[What this task involves]
Reproduce word for word the portion of the healthcare network security text below, from "The problem is" up to and including "between security policies.".

[Extract provided]
=== Begin Enclosure ===

Drawing on data funnelled through the Forescout Device Cloud, the Forescout Healthcare Report explored the types and configurations of Internet of Medical Things (IoMT) devices connected to 75 different healthcare networks, comprising more than 1.5m connected devices – including 430,000 IoMT devices.

Increasingly diverse network environments were creating security issues, the report found, with 39 percent of connections relating to Internet of Things (IoT) devices.

Some 38 percent of connected devices related to patient identification and tracking systems, while 32 percent were infusion pumps, 12 percent patient monitors, 5 percent point-of-care testing, and 3 percent medication dispensing systems.

Breaches of these patient-engaged devices could potentially compromise patient safety as well as providing avenues for attackers to jump onto healthcare networks, where patient records and results may be accessible via compromises of core information systems.

A third of healthcare providers’ networks were running devices from more than 100 distinct vendors – each creating a novel vulnerability profile by having their own approach to security, monitoring, control, and remediation.

With attackers demonstrating a range of viable attacks on healthcare environments – Forescout singled out ransomware, denial of service, device impersonation, man-in-the-middle attacks, and fileless malware as key threats – the firm recommended that healthcare organisations implement a range of practices to bolster their environments and technologically isolate their IoMT populations.

Strategies including enabling agentless discovery of devices, identification and automatic classification of devices, continuous monitoring of devices, and enforcing network segmentation were all highlighted as best-practice approaches to bolstering healthcare security.

The impossible update

Increasing sophistication of medical devices is pushing what used to be considered operational technology (OT) into the purview of information technology (IT) specialists – creating new pressures on CISOs that struggle to both fix vulnerabilities and to implement consistent, integrated security management environments.

By 2021, Gartner has predicted, 70 percent of OT security will be managed by the CIO, CISO, or CSO department – up from 35 percent today.

Yet many other conventional cybersecurity strategies, such as patching systems or updating operating systems, fall down in legacy-rich healthcare environments – where funding is historically a problem and reliance on particular configurations of legacy systems may see them left in place much longer than recommended.

The problem is particularly serious for healthcare providers, since embedded operating systems often cannot be reliably upgraded.

Forescout’s analysis reflected the extent of the problem. Some 36 percent of networks were using from 11 to 20 different operating system variants, while 4 out of every 10 deployments were using more than 21 different operating systems– creating significant issues around vulnerabilities and inconsistencies between security policies.

Most worryingly, ForeScout noted, fully 71 percent of devices are running a version of Windows – including Windows 7, Windows 2008 and Windows Mobile – that will no longer be supported by Microsoft come 14 January 2020.

Unpatched vulnerabilities will create significant opportunities for cybercriminals to breach and compromise healthcare networks – as happened earlier this year when a ransomware strike compromised cardiologists’ administrative systems at Melbourne’s Cabrini Hospital Malvern, and in 2016 when a breach of outdated Windows XP machines paralysed the Royal Melbourne Hospital’s pathology operations.

The continuing vulnerability of healthcare environments has fed an overriding unease amongst those relying on healthcare providers to keep their private data secure. Many of those recently opting out of the government’s My Health Record (MHR) program cited security as the reason.

This was not without cause, since the latest Office of the Australian Information Commissioner report into the Notifiable Data Breach (NDB) scheme once again found that healthcare organisations were the most frequently-breached of all industries.

=== End Enclosure ===

[Records shown]
=== Begin Enclosure ===

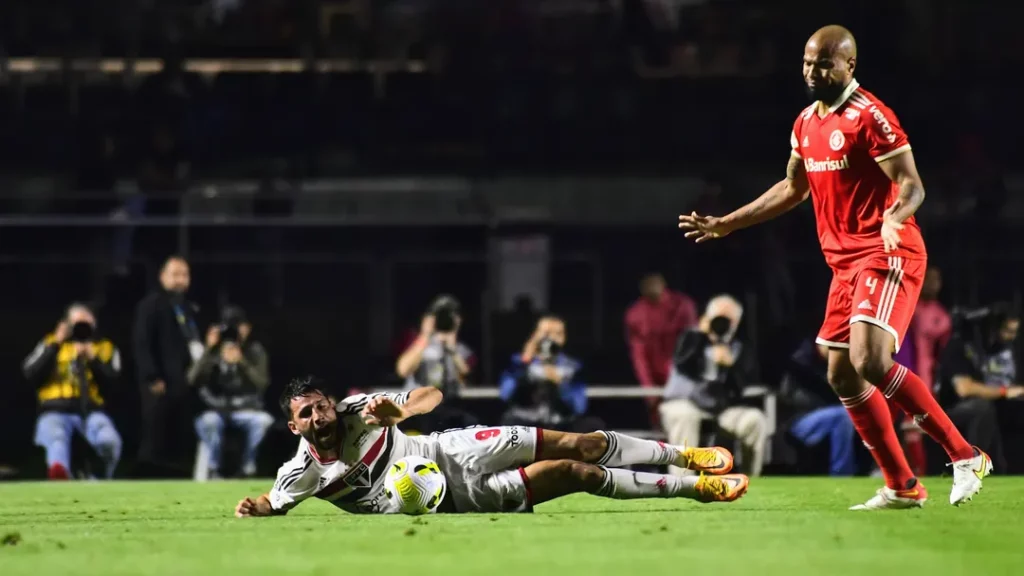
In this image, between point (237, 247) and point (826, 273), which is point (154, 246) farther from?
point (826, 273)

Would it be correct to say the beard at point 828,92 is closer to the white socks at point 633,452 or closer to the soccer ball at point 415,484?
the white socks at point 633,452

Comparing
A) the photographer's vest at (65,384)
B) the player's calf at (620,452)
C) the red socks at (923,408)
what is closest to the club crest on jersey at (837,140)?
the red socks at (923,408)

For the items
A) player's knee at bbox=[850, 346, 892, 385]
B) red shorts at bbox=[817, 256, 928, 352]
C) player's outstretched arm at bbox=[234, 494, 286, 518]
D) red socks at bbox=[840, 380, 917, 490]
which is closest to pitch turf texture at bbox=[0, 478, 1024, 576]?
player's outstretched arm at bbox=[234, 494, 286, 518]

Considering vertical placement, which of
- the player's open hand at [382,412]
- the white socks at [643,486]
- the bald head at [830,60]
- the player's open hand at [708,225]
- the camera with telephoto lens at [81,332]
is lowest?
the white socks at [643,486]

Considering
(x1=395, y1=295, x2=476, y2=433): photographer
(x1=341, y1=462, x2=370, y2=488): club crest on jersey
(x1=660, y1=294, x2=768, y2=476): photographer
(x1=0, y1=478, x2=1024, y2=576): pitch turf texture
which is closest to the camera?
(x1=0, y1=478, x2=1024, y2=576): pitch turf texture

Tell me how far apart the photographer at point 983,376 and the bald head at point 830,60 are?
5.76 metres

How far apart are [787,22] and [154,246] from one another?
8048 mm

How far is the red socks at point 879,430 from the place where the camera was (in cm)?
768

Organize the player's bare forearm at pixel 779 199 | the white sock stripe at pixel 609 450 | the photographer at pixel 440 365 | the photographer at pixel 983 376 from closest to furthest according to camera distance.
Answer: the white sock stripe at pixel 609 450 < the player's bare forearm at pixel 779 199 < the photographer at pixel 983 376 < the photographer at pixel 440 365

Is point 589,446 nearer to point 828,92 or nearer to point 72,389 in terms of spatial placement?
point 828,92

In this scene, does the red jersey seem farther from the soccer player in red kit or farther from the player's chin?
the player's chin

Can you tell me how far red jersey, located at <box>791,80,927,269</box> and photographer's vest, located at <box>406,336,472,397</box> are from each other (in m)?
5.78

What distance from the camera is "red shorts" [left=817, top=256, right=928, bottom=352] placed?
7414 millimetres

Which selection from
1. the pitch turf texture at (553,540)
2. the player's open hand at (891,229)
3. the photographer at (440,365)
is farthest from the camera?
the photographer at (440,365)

=== End Enclosure ===
=== Begin Enclosure ===

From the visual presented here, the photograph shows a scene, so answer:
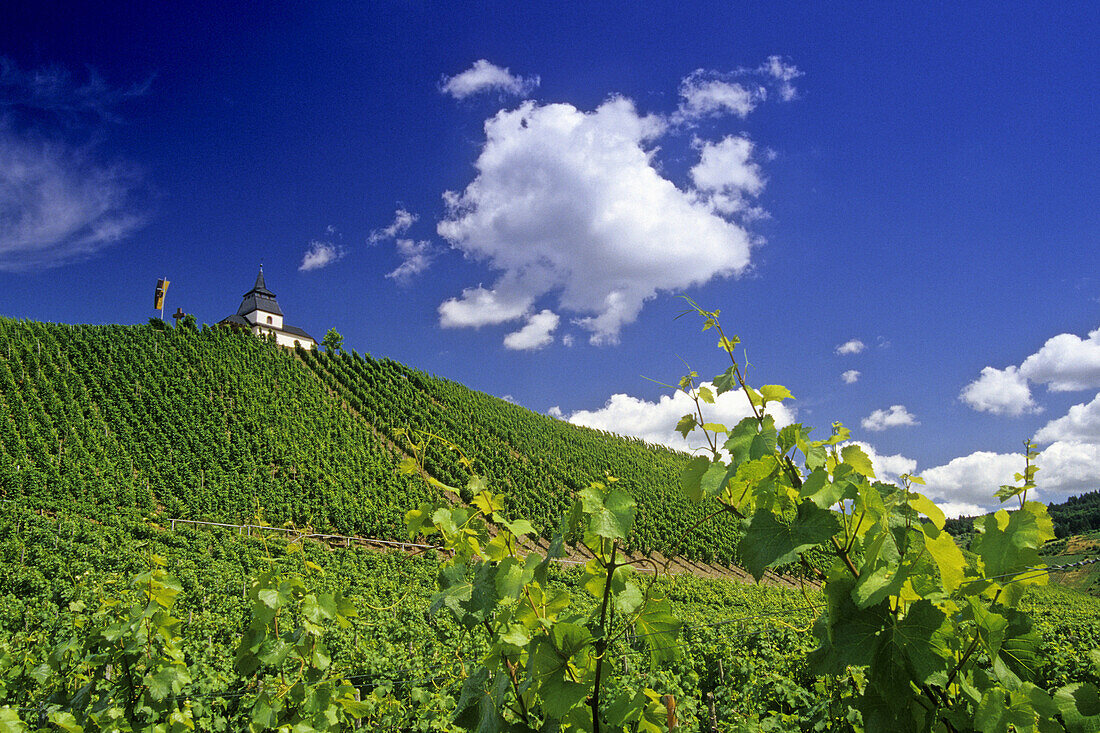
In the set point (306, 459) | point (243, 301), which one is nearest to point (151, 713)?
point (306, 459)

=== End Enclosure ===
=== Begin Enclosure ===

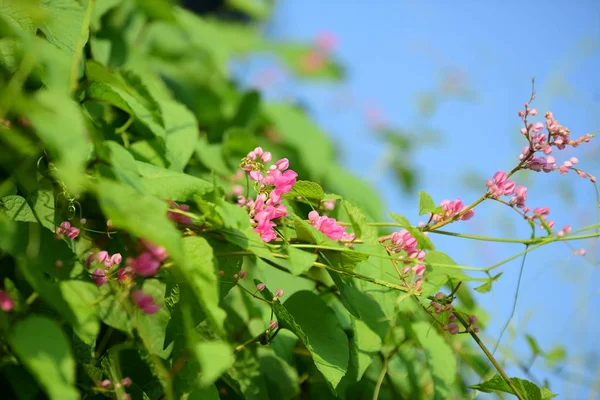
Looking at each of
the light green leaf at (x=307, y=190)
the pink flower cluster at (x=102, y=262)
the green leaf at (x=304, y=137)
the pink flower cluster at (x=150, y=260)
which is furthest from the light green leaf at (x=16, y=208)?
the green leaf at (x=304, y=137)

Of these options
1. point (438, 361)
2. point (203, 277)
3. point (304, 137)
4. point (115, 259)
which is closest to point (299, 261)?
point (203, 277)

=== End Enclosure ===

[Task result]
The problem is particularly serious for healthcare providers, since embedded operating systems often cannot be reliably upgraded.

Forescout’s analysis reflected the extent of the problem. Some 36 percent of networks were using from 11 to 20 different operating system variants, while 4 out of every 10 deployments were using more than 21 different operating systems– creating significant issues around vulnerabilities and inconsistencies between security policies.